Approach however you want, it's yours to choose, of course. I can just recommend (and you asked). My experience is that snatching random code snippets from Github can be hit or miss, and if it's a miss, it will take longer to find because of your implicit trust of "working" code by others. OpenSSL is widely-used and well-known. It is, for practical purposes, a reference standard. If you find "good code" on Github and it turns out it isn't, it will likely be a long time before you figure it out, because you'll trust it, even though you should not. And in this scenario, with so much computation, and in so many steps, it's all a black box and debugging any piece of it will be extremely challenging. You'll post here when it doesn't work and I and anyone else won't be able to help you, because we can verify it either. Using a known-good tool, even if you struggle to get to know it, will give you a more reliable result, because then you are only fighting with your handling of the inputs and outputs and getting the steps right and in the right order. You should use the best tools possible to minimize the number of variables in the equation. Once you know how it all works, you see it all hang together, and you've got some "sand in your pants" as they say, then you can start replacing with other things, if necessary.

The other issue is that no Lua implementation, of crypto in particular, which can be very complex and iterative, is going to be more efficient than the C/C++-based, optimized implementation of OpenSSL. That matters on the weak CPUs we are working with.

At a minimum, you should get your procedure working on the command line, with all the steps and a full cycle of encode and decode with a couple of different payloads. Once you have that, you have something (known inputs and known outputs/results) you can use to test Lua replacements, because you have known benchmarks to compare to. If you don't know what a particular input will produce on the output, you will never know if any piece of code you find is correct or not.

parkerc

Thanks so much @toggledbits for your open and honest feedback, I really appreciate it. Taking your advice I’m going to persist with OpenSSL to get this next encrypted payload step done.

How does this set of next steps look to you ..?

Step 1, Adjust the OpenSSL ciphertext aes-cbc command, so it outputs in binary (do this by removing the -a (and -A) parameters ).
Step 2, When it comes to the hmac_key , it looks like it created in the following way, and as I can’t see any hex or base64 references, only bit - is it already using the right binary format ?

local bit = require("bit")
local binascii = require("binascii")

function createHMACKey()
	local iv_vals = { iv:byte(1, -1) }
	local hmac_key_mask = binascii.unhexlify('15C95AC2B08AA7EB4E228F811E34D04FA54BA7DCAC9879FA8ACDA3FC244F3854')
	local hmac_key_mask_vals = { hmac_key_mask:byte(1, -1) }
	local hmac_vals = {}

	for i = 1, 32, 4 do
		hmac_vals[ i ] = bit.bxor(hmac_key_mask_vals[ i ], iv_vals[ bit.band(i + 1, 0xF) + 1 ])
		hmac_vals[ i + 1 ] = bit.bxor(hmac_key_mask_vals[ i + 1 ], iv_vals[ bit.band(i + 2, 0xF) + 1 ])
		hmac_vals[ i + 2 ] = bit.bxor(hmac_key_mask_vals[ i + 2 ], iv_vals[ bit.band(i - 1, 0xF) + 1 ])

+===+

• _ASSIGNMENT 1_
Reproduce, word for word, the part of the OpenSSL thread starting with "How does this" and going on through "binary format ?".
• _ASSIGNMENT 2_
Decide whether each statement agrees with the OpenSSL thread. Answer yes or no for each, and quote the deciding words from the OpenSSL thread. (a) OpenSSL is described as a reference standard for practical purposes. (b) A Lua crypto implementation is said to be more efficient than OpenSSL's. (c) The first proposed step makes the aes-cbc command output binary by removing the -a (and -A) parameters.

• _INFORMATION GIVEN_
+===+

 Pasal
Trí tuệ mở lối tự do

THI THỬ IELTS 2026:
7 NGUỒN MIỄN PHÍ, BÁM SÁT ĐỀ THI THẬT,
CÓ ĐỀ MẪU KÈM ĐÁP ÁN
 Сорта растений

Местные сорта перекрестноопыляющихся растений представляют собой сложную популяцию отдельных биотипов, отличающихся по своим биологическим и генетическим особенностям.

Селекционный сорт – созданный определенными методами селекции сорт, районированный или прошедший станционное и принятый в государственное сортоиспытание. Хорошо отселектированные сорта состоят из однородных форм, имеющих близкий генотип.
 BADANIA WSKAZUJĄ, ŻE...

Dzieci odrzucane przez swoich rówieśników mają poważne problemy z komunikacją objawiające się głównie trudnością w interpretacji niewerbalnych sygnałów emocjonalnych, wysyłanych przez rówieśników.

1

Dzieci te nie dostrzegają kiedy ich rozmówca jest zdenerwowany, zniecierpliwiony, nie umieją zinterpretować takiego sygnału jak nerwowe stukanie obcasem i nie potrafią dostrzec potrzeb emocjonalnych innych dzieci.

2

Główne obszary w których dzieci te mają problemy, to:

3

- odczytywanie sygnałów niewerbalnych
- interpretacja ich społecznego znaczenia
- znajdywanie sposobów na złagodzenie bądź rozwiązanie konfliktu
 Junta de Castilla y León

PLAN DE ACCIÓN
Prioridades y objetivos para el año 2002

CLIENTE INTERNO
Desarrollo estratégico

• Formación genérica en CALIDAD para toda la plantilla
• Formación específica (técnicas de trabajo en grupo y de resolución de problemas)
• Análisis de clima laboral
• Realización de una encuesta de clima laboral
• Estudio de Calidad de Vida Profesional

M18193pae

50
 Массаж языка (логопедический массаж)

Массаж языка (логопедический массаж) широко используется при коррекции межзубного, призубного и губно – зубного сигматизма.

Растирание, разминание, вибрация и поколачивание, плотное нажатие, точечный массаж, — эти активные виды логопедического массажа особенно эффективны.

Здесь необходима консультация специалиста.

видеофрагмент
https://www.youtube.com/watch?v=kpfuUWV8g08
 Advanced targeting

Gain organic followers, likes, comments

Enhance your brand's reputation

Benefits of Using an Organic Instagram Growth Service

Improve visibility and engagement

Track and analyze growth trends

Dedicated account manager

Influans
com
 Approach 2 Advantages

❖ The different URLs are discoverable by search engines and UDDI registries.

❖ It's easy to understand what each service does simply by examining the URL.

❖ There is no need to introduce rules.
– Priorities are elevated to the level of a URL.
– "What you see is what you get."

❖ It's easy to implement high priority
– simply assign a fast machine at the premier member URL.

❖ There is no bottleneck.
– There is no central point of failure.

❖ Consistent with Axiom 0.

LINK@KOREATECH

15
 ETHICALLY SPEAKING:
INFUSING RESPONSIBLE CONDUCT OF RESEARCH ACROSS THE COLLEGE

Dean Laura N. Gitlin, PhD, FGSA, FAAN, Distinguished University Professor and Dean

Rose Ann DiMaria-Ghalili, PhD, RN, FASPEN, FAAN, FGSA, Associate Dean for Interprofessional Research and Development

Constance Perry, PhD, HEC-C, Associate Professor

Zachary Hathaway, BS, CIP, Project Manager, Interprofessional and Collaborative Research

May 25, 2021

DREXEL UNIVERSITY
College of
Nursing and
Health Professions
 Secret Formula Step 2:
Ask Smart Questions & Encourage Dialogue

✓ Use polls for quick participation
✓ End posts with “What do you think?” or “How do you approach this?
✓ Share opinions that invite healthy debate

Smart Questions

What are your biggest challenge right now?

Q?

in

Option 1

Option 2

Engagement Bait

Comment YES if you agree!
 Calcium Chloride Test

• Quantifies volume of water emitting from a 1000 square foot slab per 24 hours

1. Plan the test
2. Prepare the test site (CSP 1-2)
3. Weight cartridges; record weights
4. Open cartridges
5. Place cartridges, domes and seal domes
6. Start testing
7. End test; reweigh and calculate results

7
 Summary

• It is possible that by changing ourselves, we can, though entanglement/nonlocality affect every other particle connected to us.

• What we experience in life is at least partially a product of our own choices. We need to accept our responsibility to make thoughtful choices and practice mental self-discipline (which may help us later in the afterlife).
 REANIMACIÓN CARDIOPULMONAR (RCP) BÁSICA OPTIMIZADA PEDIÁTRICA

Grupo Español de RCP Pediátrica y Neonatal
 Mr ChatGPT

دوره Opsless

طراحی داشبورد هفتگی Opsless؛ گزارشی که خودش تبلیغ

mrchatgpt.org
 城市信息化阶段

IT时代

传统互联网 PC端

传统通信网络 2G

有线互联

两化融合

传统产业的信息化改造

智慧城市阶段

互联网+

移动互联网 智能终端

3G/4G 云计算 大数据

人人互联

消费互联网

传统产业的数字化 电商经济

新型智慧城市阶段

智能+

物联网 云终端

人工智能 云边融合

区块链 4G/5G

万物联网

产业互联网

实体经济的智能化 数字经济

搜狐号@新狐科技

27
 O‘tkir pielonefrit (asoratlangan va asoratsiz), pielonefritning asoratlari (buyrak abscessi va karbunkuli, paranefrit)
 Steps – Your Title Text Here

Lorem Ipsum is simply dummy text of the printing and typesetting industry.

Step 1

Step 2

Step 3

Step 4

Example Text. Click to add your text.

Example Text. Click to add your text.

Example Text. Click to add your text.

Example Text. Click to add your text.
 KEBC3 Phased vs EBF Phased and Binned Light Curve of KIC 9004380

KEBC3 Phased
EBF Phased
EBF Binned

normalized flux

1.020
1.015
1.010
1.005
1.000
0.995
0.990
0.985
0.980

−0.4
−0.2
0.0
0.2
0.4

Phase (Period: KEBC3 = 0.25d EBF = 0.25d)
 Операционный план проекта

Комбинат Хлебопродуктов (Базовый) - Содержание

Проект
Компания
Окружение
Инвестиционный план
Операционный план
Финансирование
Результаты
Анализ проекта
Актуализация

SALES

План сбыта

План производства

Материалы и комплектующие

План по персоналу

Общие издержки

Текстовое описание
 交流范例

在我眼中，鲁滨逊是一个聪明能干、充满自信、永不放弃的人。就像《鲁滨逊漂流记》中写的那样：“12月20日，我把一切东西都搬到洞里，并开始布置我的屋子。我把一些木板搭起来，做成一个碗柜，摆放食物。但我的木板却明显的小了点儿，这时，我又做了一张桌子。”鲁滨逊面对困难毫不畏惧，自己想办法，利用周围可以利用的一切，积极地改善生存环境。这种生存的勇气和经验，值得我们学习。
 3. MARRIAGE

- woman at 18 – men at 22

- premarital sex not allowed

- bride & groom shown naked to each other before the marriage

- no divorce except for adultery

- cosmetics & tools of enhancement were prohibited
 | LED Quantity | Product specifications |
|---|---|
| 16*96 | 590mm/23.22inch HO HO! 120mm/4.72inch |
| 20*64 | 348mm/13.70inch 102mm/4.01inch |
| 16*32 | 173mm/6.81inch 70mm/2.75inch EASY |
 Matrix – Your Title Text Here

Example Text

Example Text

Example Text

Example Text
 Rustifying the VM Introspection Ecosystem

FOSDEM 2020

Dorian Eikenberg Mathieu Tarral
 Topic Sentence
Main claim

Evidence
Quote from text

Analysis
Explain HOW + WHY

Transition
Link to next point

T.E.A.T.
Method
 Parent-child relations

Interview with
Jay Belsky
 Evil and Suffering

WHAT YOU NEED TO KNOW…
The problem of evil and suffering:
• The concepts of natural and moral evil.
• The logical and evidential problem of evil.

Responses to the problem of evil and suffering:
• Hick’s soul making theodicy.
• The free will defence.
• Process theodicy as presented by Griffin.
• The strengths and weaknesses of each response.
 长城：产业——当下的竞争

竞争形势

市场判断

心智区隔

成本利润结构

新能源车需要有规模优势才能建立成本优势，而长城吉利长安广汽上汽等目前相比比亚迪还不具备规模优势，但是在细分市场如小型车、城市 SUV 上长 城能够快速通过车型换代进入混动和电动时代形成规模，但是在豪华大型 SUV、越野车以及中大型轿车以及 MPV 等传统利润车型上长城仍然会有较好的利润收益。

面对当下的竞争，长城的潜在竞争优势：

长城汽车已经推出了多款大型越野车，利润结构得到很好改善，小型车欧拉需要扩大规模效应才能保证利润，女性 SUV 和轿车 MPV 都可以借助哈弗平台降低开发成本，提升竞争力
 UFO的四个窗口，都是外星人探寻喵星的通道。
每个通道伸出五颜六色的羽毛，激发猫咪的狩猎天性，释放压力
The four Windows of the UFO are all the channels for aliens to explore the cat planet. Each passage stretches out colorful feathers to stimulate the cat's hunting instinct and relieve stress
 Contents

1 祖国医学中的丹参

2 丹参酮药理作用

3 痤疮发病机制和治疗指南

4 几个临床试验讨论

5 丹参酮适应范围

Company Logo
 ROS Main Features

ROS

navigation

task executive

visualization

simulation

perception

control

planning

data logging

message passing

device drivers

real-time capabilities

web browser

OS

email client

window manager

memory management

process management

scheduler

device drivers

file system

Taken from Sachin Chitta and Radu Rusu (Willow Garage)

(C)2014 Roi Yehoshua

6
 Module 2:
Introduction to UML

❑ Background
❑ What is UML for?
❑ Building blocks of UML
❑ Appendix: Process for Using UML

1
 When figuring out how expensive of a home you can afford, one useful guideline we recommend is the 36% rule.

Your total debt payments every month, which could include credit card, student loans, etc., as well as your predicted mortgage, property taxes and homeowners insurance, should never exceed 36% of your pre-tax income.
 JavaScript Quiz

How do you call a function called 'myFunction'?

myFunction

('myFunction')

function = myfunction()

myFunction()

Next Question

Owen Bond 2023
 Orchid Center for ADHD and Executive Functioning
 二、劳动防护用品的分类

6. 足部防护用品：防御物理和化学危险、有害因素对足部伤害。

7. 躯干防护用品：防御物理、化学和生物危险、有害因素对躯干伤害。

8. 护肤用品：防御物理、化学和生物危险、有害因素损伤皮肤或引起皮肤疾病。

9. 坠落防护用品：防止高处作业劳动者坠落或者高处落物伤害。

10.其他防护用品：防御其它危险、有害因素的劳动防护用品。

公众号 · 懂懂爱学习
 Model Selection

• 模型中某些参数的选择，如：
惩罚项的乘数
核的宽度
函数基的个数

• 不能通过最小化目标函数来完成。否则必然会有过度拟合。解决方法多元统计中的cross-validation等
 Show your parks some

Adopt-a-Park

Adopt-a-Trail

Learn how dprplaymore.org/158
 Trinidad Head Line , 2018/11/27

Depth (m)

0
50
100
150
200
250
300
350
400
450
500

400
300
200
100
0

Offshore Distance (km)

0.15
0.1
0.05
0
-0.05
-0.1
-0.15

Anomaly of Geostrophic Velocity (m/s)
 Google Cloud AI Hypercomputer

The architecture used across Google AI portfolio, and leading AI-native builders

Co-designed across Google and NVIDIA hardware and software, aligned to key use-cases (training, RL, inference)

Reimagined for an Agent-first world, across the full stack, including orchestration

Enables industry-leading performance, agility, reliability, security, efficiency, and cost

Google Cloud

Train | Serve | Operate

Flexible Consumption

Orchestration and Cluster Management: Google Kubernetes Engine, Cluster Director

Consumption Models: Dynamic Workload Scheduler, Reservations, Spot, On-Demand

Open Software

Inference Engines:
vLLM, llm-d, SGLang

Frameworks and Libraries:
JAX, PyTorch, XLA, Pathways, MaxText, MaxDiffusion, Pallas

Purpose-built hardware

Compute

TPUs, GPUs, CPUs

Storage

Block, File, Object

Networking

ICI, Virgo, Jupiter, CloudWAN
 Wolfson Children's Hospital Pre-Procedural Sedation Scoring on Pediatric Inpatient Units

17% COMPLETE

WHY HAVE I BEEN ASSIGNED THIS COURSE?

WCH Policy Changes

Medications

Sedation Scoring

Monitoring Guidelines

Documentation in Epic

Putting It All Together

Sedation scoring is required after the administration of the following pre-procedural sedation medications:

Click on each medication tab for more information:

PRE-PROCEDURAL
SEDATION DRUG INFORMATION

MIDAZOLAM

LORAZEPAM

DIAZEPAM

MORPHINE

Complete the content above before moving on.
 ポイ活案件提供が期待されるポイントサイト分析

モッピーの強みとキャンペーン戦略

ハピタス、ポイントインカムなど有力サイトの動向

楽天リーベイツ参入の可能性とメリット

+===+

• _WORKED SOLUTION 1_
How does this set of next steps look to you ..?

Step 1, Adjust the OpenSSL ciphertext aes-cbc command, so it outputs in binary (do this by removing the -a (and -A) parameters ).
Step 2, When it comes to the hmac_key , it looks like it created in the following way, and as I can’t see any hex or base64 references, only bit - is it already using the right binary format ?

• _WORKED SOLUTION 2_
(a) Yes: "It is, for practical purposes, a reference standard."
(b) No: "no Lua implementation, of crypto in particular, which can be very complex and iterative, is going to be more efficient than the C/C++-based, optimized implementation of OpenSSL."
(c) Yes: "Adjust the OpenSSL ciphertext aes-cbc command, so it outputs in binary (do this by removing the -a (and -A) parameters )."